According to Nataliya Antonyuk, the problem of distinguishing, defining the relationship, qualifying such crimes as treason (Article 111 of the Criminal Code of Ukraine), collaborative activity (Article 111-1 of the Criminal Code of Ukraine), aiding the aggressor state (Article 111- 2 of the Criminal Code of Ukraine). Therefore, it is now important for scientists and practitioners to accumulate their efforts together, to find as many points of contact as possible in this matter, so that most positions are perceived equally by both scientists and practitioners. Scientists need to formulate a clear guideline for the law enforcement officer regarding the qualification of certain acts.
In addition, the deputy head of the CCS of the Supreme Court spoke about the fact that such a change as the appearance of a qualifying feature in criminal offenses against property – their commission in martial law conditions – is currently being actively discussed in the media. Any theft, robbery, robbery committed now, i.e. under martial law, is qualified under part 4 of the corresponding article of the Criminal Code of Ukraine (185, 186, 187). The sanction provided for in part. 4, is much stricter than in the previous parts.
According to the speaker, scientists are debating what the legislator had in mind: the use of martial law conditions by a person or whether it was generally about the martial law imposed on the territory of Ukraine. This issue will soon be the subject of consideration by the joint chamber of the Central Committee of the Supreme Court.
Nataliya Antoniuk also focused on such a problematic issue as the ratio of components of criminal offenses provided for in part. 1 Art. 111-1 of the Criminal Code of Ukraine (“Collaborative activity”) and Art. 436-2 (“Justification, recognition as legitimate, denial of the armed aggression of the Russian Federation against Ukraine, glorification of its participants”).
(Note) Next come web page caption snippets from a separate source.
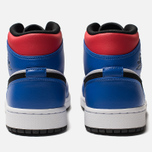 Мужские кроссовки Jordan Air Jordan 1 Mid White/Hyper Royal/University Red/Black фото- 4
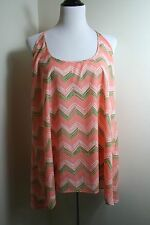 ZOUK PINK & GREEN FLOWY TANK TOP CUT OUT STRAPS CHEVRON PATTERN SIZE LARGE L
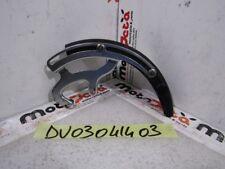Plastica paracatena Chain guard Ducati Hypermotard 1100 796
The speaker argued how such actions should be qualified.
The speaker also focused on the fact that today the scientific community and international partners are actively discussing the feasibility, possible risks and consequences of making changes to Art. 438 of the Criminal Code of Ukraine regarding the specification of the forms of committing such a crime as violation of the laws and customs of war.
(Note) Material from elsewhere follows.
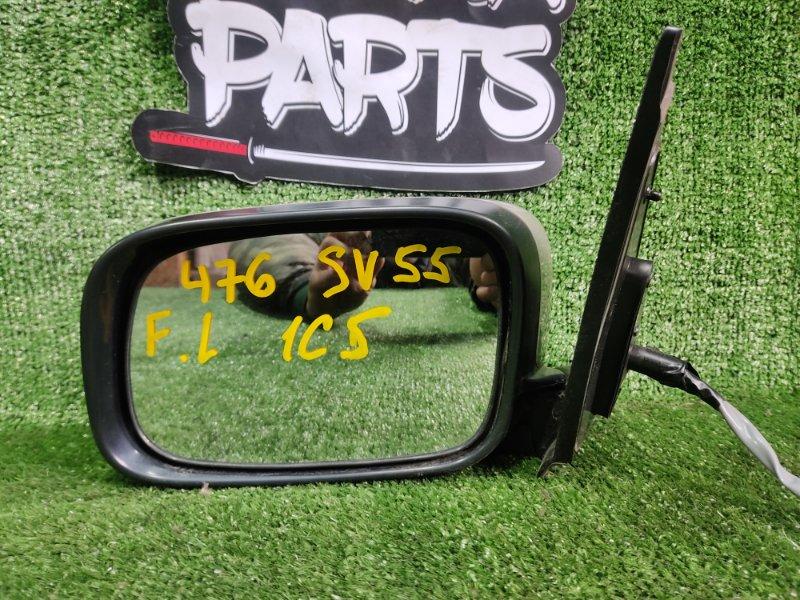Зеркало Toyota Vista SV55 3SFE 2001 переднее левое (б/у)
Nataliya Antonyuk summarized that now it is important for judges and law enforcement officers to see a conceptually common opinion of scientists regarding problematic issues related to crimes against the foundations of national security of Ukraine, war crimes, other criminal offenses related to war, and together find a way to solve the outlined problematic issues .
The scientific and practical conference took place within the framework of the IV Yatsenko readings, dedicated to the memory of the judge of the Constitutional Court of Ukraine (1996–2001), a corresponding member of the National Academy of Legal Sciences of Ukraine, Professor Stanislav Serhiyovych Yatsenko (1936–2014).
The organizers of the 4th Yatsenko Readings are the Department of Criminal and Legal Policy and Criminal Law of the Educational and Scientific Institute of Law of Taras Shevchenko Kyiv National University in partnership with the public organization “UA Experts”.